§ **STATED TASK 1**
Transcribe the part of the Tom Mannion article that begins at the words "Tom Mannion is" and ends after the words "Detective Inspector Ross.".
§ **STATED TASK 2**
According to the Tom Mannion article, where did he train as an actor?
§ **STATED TASK 3**
In one to three sentences, explain how the Tom Mannion article accounts for his playing Inspector Goole in 2011–12.

§ **SOURCE TEXT**
= Tom Mannion =

Scottish actor

Tom Mannion is a Scottish actor. He was trained at the Royal Scottish Academy of Music and Drama in Glasgow.

His television credits include Brookside, Up the Garden Path, The Bill, Boon, Cadfael, Doctor Finlay, Doctors, Eleventh Hour, Holby City, Roman Mysteries, Hustle, Life on Mars, Midsomer Murders, New Tricks, Red Cap, Secret Diary of a Call Girl, Spatz, Taggart, The Agatha Christie Hour, The Chief, The Royal, and Wycliffe. He has recently been in the BBC TV series Lip Service, Moving On and Inside Men. In 2016, he starred in Mr Selfridge.

His film credits include Brothers, Beyond the Sea, Iris, Beautiful Creatures and Croupier as Detective Inspector Ross.

In 2011–12, he went on tour throughout the UK, playing Inspector Goole, in Stephen Daldry's production of An Inspector Calls.

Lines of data
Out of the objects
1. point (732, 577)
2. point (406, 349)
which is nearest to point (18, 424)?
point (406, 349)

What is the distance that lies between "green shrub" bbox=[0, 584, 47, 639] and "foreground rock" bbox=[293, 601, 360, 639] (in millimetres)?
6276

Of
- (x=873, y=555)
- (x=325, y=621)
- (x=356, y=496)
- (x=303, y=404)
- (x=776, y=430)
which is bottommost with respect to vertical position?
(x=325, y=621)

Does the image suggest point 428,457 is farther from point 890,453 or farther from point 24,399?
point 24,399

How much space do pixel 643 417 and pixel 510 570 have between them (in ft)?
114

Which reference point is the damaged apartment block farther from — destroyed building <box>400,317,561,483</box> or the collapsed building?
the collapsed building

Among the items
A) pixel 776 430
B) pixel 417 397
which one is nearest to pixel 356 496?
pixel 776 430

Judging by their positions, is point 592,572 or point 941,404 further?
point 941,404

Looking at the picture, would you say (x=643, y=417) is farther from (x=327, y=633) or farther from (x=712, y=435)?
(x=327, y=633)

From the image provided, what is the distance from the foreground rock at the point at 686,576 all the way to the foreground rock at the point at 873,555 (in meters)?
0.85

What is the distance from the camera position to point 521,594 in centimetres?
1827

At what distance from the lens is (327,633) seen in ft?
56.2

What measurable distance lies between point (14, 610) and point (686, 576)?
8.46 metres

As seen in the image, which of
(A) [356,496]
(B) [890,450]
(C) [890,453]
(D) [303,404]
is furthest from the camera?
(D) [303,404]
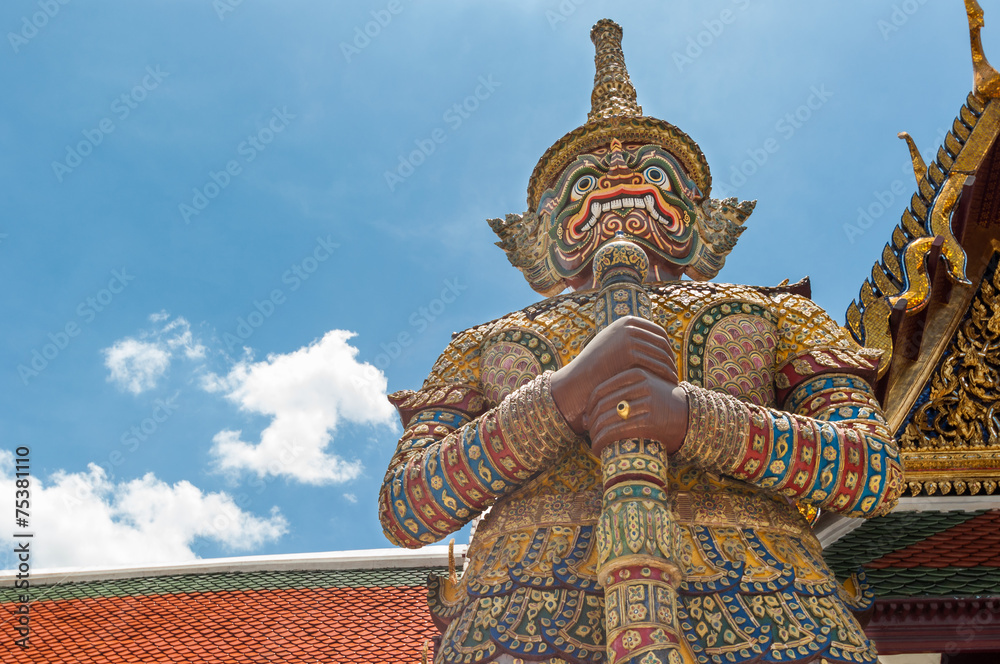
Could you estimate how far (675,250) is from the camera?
3633 millimetres

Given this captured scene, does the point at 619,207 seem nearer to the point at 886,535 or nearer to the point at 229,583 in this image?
the point at 886,535

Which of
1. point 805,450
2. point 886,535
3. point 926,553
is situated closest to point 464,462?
point 805,450

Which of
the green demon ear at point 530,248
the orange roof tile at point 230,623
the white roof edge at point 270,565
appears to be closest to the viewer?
the green demon ear at point 530,248

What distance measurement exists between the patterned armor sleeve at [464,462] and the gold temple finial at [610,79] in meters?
1.66

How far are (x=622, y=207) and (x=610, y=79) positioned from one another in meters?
1.07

§ **WRITTEN RESPONSE 1**
Tom Mannion is a Scottish actor. He was trained at the Royal Scottish Academy of Music and Drama in Glasgow.

His television credits include Brookside, Up the Garden Path, The Bill, Boon, Cadfael, Doctor Finlay, Doctors, Eleventh Hour, Holby City, Roman Mysteries, Hustle, Life on Mars, Midsomer Murders, New Tricks, Red Cap, Secret Diary of a Call Girl, Spatz, Taggart, The Agatha Christie Hour, The Chief, The Royal, and Wycliffe. He has recently been in the BBC TV series Lip Service, Moving On and Inside Men. In 2016, he starred in Mr Selfridge.

His film credits include Brothers, Beyond the Sea, Iris, Beautiful Creatures and Croupier as Detective Inspector Ross.

§ **WRITTEN RESPONSE 2**
He trained at the Royal Scottish Academy of Music and Drama in Glasgow.

§ **WRITTEN RESPONSE 3**
In 2011–12 he toured throughout the UK in Stephen Daldry's production of An Inspector Calls. Inspector Goole was his role in that production.